··· Material for the task
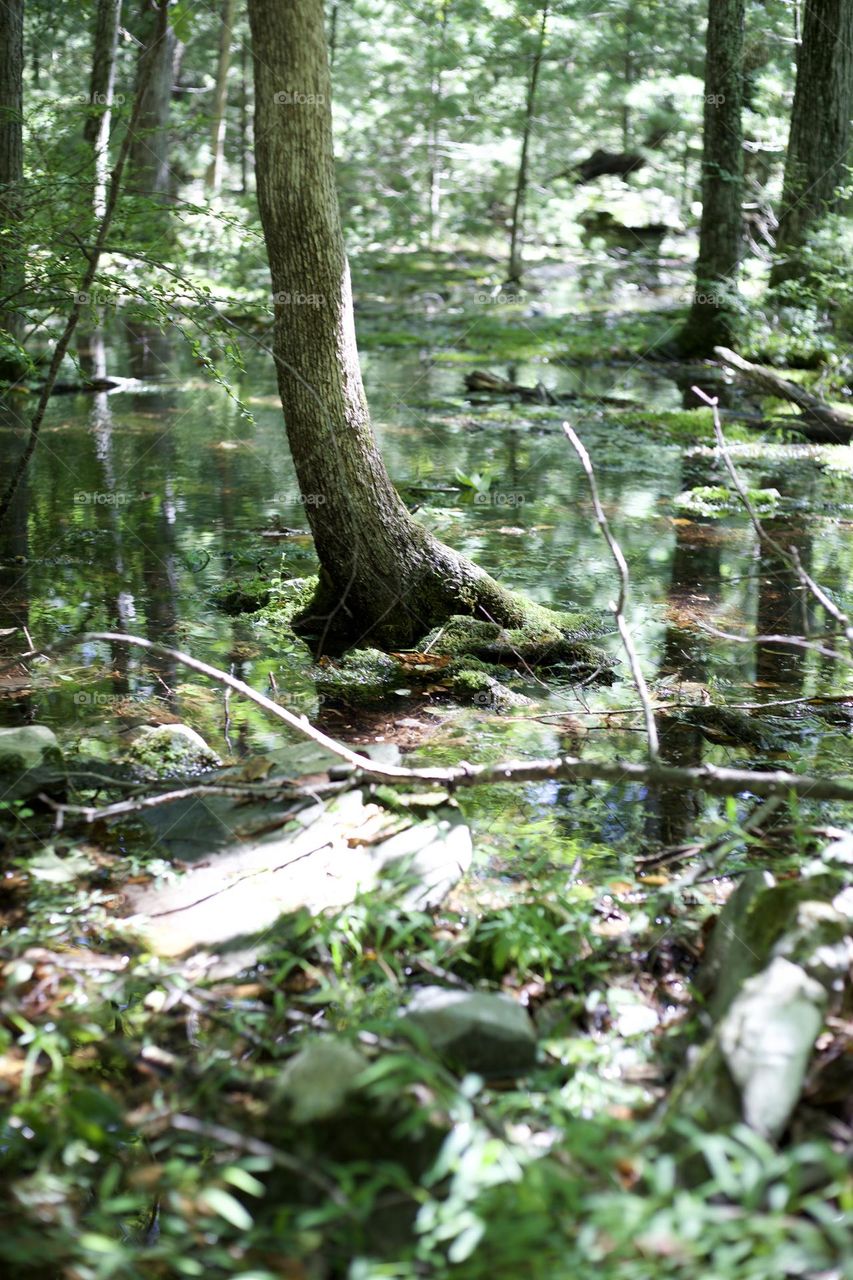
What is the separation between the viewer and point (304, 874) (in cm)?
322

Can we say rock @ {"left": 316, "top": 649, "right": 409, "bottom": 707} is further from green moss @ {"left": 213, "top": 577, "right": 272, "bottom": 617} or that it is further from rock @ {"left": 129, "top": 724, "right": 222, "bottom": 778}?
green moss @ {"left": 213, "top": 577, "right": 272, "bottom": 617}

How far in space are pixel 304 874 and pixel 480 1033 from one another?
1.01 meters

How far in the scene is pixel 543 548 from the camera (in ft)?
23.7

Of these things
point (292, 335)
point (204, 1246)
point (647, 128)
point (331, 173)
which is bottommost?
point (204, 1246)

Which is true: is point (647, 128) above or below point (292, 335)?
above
······
··· Material for the task
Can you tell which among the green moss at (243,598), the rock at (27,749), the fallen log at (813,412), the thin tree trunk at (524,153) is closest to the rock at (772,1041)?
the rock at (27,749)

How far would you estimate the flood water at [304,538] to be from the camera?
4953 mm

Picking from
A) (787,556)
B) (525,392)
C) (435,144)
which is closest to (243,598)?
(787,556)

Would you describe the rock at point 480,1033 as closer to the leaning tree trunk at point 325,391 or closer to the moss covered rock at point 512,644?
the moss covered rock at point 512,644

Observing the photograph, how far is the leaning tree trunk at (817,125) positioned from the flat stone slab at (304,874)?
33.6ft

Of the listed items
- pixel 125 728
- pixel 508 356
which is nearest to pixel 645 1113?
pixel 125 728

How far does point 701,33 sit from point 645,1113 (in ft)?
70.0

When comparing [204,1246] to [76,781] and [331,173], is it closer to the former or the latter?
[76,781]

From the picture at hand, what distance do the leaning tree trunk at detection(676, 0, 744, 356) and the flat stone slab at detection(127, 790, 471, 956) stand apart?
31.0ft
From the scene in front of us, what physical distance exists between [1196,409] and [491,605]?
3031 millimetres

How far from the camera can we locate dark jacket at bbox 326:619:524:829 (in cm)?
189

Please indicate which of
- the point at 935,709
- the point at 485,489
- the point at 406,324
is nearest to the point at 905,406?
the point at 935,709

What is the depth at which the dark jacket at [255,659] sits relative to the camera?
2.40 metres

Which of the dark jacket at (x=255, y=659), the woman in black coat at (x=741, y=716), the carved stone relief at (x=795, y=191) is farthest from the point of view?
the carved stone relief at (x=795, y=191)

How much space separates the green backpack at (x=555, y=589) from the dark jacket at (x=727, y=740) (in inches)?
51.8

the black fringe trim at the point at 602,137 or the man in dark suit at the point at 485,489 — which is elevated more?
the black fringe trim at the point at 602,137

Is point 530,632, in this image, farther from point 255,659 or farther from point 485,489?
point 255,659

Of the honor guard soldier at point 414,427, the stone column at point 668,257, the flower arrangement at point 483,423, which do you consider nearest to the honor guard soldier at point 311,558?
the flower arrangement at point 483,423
······
> Written problem:
Starting at the line that contains "How far from" and ending after the line that contains "2.40 metres", express that part of the listing as a numbered list with blank lines omitted.

> Task response:
1. How far from the camera can we locate dark jacket at bbox 326:619:524:829 (in cm)?
2. 189
3. Please indicate which of
4. - the point at 935,709
5. - the point at 485,489
6. - the point at 406,324
7. is nearest to the point at 905,406?
8. the point at 935,709
9. What is the depth at which the dark jacket at [255,659] sits relative to the camera?
10. 2.40 metres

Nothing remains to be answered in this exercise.